§ **Required actions**:
a – Answer these questions from the lazy evaluation notes, each on its own line:
(i) Under lazy evaluation, at most how many times is any one redex evaluated?
(ii) What do the notes say can be used to suspend a computation in a strict language?
(iii) What current stack size does the overflow message report?
b – Please transcribe the section of the lazy evaluation notes starting at "There is no" and ending at "(2 * (inc 1))".

§ **Extract provided**:

----------------------------------------

Sharing to avoid duplicating redexes.
Once evaluated, a redex is updated with the result to avoid evaluating it more than once.

As a result, under lazy evaluation, any one redex is evaluated at most once.

Lazy evaluation example

Recall

square x = x * x
inc x = x + 1
main = square (inc 1)

There is no need to evaluate square (inc 1) on its own.

3 + square (inc 1) => 3 + ((inc 1) * (inc 1))
                   => 3 + ((1 + 1) * (inc 1))
                   => 3 + (2 * (inc 1))
                   => 3 + (2 * 2)               -- Sharing
                   => 3 + 4
                   => 7

Lazy evaluation in a strict language

Requires manual effort.
Need to suspend a computation and resume the computation (manually).
We can use “lambdas” to suspend the computation, e.g. f = \x -> comp.
We “force” a computation via f ().

Lazy evaluation - space/memory leaks

msum [] = 0
msum (x:xs) = x + msum xs
main = do
 print (msum [1..10000000])

Try out the above

> ghc Sum.hs
> ./Sum
Stack space overflow: current size 8388608 bytes.
Use `+RTS -Ksize -RTS' to increase it.

So possibly due to the recursive call the stack size is too small?

NOTE

There’s no longer a stack space overflow on today’s big machines. But the strict version (coming up) is considerably faster.

----------------------------------------

§ **Data provided**:
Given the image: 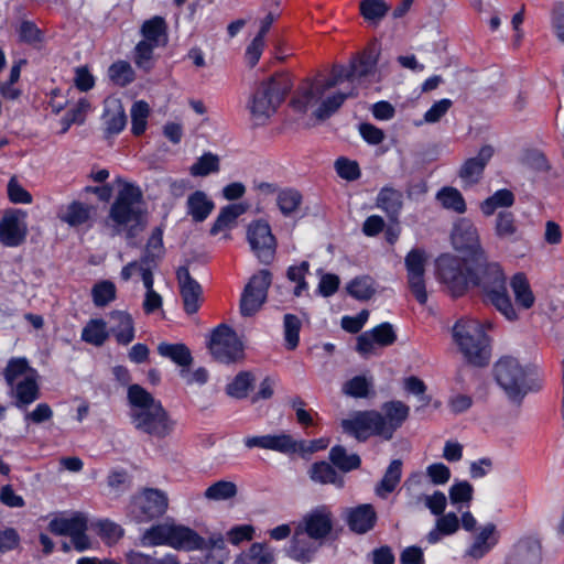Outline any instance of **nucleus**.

----------------------------------------

§ **Worked solutions**:
a –
(i) At most once.
(ii) Lambdas.
(iii) 8388608 bytes.

b –
There is no need to evaluate square (inc 1) on its own.

3 + square (inc 1) => 3 + ((inc 1) * (inc 1))
                   => 3 + ((1 + 1) * (inc 1))
                   => 3 + (2 * (inc 1))